→ **Provided material**
------------------------
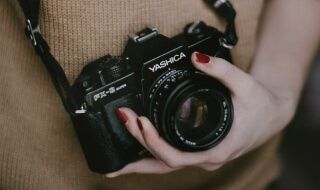 How to Choose the Right Camera for Corporate Video?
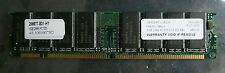 1Gb PC133 CL3 133MHz 168 pin SDRAM GRSDD4T-1GB133 Dell Optiplex GX240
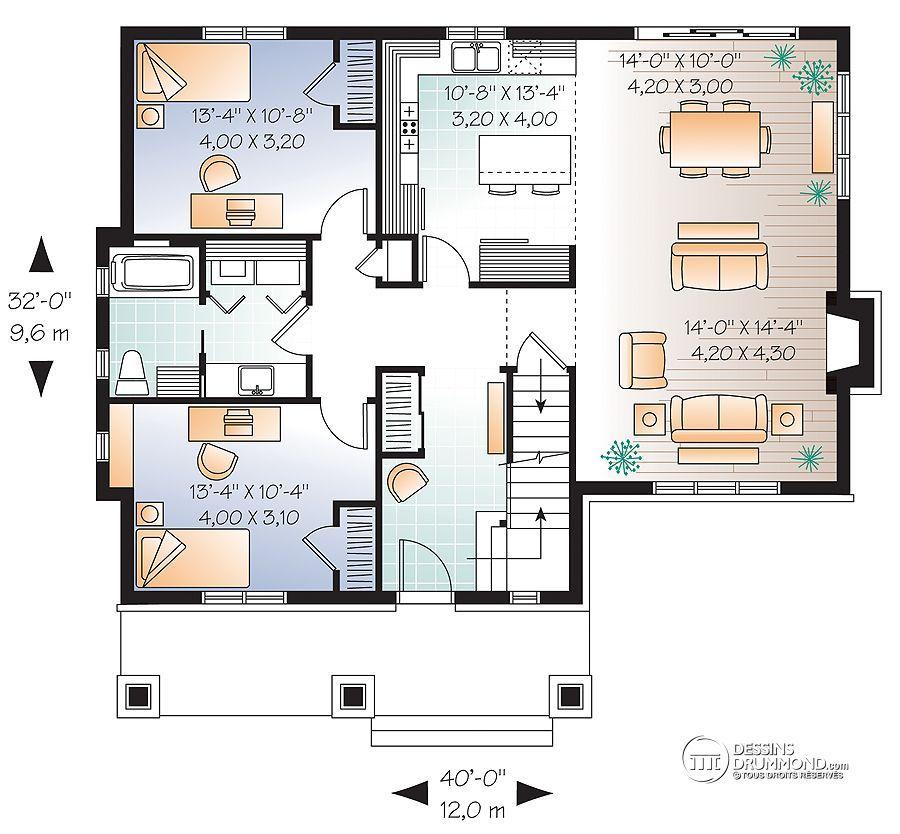 Détail du plan de Maison unifamiliale W3515 Best Pinterest - plan maison etage m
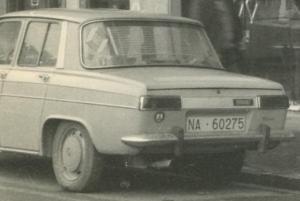 NA-60275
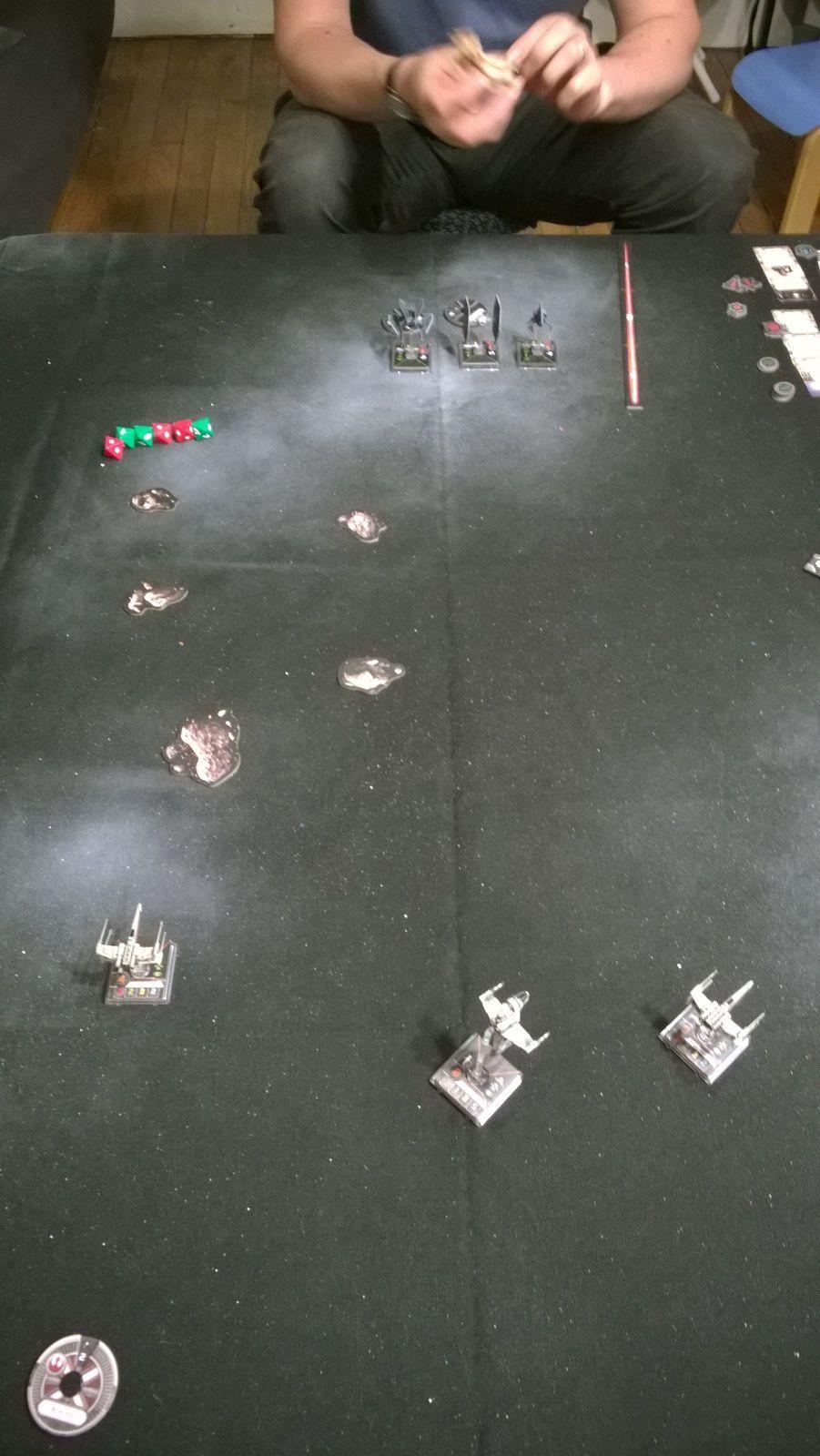 BatRep X-Wing n°1 :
------------------------
→ **Your task**
Output the material above exactly, without pictures.

→ **Result of this task**
 How to Choose the Right Camera for Corporate Video?
 1Gb PC133 CL3 133MHz 168 pin SDRAM GRSDD4T-1GB133 Dell Optiplex GX240
 Détail du plan de Maison unifamiliale W3515 Best Pinterest - plan maison etage m
 NA-60275
 BatRep X-Wing n°1 :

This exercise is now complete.